Tenho estado a ler um livro do Peter Lynch, o Learn to Earn, que tem uma parte sobre a história de algumas empresas cotadas.
Nota-se que o Peter tem um certo fascínio por empresas bastante antigas, tipo, com mais de 200 anos e ele descreve a evolução de algumas delas, mostrando que foram mudando o seu foco e ramo de atuação de forma a sobreviverem e continuarem a criar valor para os acionistas.
Neste sentido aquele aumento de 48% das receitas do segmento de criação de conteúdos da Atresmedia é bastante interessante, pois pode ser esse o catalisador que está a começar a atrair os investidores. Agora é preciso ver se o desenvolvimento desse segmento é uma nova tendência estrutural ou apenas uma situação conjuntural.
Só sei que a Catarina, se deixada sozinha, prefere ver filmes espanhóis, franceses e italianos do que americanos.
Voltando à Atresmedia está visto que, com um balanço saudável, um dividend yield acima de 10% e um PER de 7, as condições fundamentais de base são atrativas.

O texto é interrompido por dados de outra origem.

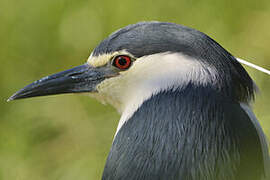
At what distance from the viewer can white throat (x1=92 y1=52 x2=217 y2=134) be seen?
6.19 feet

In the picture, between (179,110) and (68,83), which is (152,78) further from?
(68,83)

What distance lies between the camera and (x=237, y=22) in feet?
13.1

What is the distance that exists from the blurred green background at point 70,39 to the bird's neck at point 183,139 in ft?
6.09

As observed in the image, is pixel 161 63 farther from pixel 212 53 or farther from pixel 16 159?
pixel 16 159

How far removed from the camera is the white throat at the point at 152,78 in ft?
6.19

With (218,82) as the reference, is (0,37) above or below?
above

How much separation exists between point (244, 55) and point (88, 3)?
4.19 ft

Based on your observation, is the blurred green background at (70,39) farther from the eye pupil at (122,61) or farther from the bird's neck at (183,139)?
the bird's neck at (183,139)

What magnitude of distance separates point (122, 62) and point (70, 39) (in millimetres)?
2004

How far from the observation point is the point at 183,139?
1.78 metres

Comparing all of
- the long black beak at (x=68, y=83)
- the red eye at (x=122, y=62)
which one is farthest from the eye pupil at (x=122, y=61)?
the long black beak at (x=68, y=83)

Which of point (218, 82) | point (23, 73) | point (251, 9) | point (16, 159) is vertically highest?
point (251, 9)

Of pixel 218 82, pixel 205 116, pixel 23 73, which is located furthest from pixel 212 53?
pixel 23 73

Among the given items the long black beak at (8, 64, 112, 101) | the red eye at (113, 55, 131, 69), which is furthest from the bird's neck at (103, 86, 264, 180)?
the long black beak at (8, 64, 112, 101)
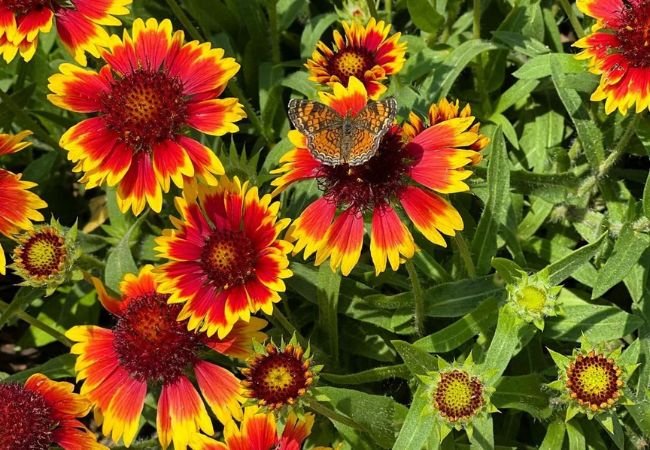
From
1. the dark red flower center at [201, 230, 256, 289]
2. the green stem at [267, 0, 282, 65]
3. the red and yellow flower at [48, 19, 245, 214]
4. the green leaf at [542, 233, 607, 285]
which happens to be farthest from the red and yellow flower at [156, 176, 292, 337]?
the green stem at [267, 0, 282, 65]

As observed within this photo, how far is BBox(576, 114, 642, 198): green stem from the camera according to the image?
2.35 meters

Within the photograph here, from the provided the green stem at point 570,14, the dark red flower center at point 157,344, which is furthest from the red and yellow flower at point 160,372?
the green stem at point 570,14

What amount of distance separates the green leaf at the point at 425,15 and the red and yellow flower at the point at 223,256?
1.05m

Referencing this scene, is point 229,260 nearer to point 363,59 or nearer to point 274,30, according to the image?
point 363,59

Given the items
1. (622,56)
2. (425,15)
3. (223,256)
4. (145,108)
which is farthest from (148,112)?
(622,56)

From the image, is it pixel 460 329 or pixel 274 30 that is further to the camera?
pixel 274 30

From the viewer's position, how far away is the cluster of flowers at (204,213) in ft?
6.28

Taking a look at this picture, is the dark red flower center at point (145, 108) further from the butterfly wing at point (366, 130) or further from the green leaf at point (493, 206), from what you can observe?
the green leaf at point (493, 206)

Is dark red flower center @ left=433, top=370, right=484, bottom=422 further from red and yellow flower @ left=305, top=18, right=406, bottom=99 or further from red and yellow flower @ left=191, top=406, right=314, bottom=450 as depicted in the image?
red and yellow flower @ left=305, top=18, right=406, bottom=99

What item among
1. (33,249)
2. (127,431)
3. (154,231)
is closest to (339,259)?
(127,431)

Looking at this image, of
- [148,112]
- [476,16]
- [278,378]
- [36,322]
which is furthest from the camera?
[476,16]

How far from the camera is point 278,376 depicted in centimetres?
186

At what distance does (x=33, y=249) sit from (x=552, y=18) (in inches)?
82.1

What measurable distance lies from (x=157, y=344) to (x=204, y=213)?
1.33ft
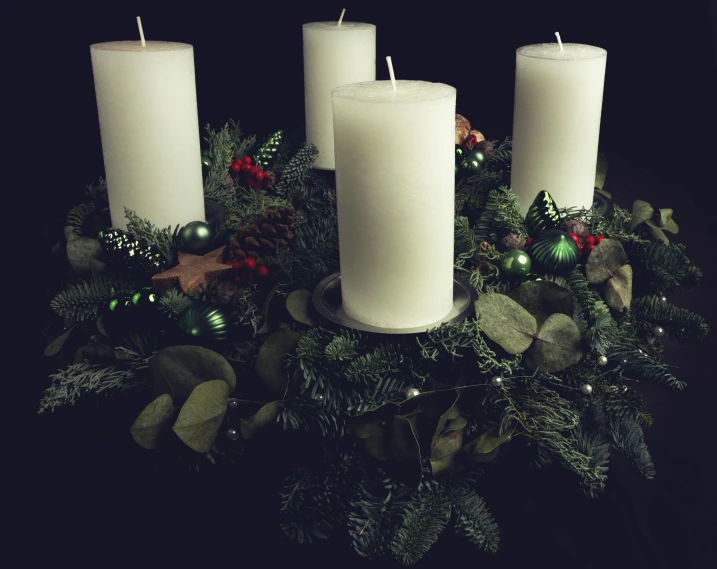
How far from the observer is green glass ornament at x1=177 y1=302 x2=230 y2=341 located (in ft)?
2.76

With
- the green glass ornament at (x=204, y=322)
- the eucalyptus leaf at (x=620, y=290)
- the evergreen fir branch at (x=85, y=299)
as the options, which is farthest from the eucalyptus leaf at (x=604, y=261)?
the evergreen fir branch at (x=85, y=299)

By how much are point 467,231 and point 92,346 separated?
1.34 feet

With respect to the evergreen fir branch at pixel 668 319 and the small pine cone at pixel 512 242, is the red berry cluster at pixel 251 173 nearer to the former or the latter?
the small pine cone at pixel 512 242

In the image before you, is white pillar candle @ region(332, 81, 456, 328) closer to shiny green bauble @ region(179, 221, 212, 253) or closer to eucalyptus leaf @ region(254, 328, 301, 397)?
eucalyptus leaf @ region(254, 328, 301, 397)

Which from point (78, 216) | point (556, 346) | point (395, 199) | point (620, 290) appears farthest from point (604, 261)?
point (78, 216)

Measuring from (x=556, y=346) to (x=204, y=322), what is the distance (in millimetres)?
328

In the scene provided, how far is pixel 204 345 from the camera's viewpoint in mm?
857

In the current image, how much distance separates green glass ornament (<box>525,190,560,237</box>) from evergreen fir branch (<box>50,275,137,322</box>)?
0.45m

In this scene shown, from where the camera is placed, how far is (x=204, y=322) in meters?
0.84

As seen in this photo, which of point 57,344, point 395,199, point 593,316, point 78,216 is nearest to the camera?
point 395,199

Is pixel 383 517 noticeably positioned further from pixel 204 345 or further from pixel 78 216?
pixel 78 216

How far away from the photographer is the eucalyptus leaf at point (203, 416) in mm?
748

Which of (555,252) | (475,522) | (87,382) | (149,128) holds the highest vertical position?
(149,128)

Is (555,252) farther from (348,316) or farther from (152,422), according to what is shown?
(152,422)
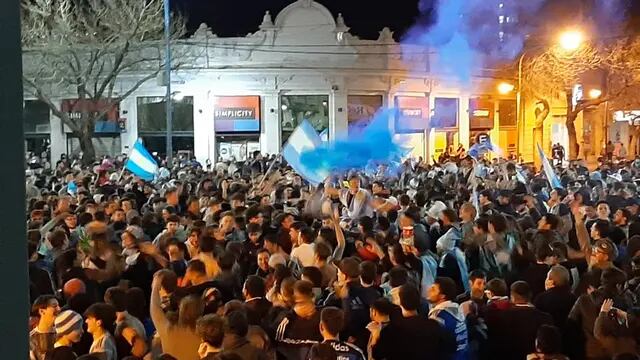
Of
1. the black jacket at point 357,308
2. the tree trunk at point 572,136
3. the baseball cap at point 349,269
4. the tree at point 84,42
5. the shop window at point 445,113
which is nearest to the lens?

À partida vejo boas condições para a Atresmedia continuar a valorizar no curto prazo, ainda que mais a longo prazo esteja como o Paiva, com receio que as receitas da publicidade na televisão continuem a minguar de uma forma que será muito difícil a Atresmedia como um todo não encolher. Mas isso é mais a longo prazo.
No curto/médio prazo o mais provável é que as receitas de publicidade aumentem, com a recuperação económica que se antevê para os próximos anos.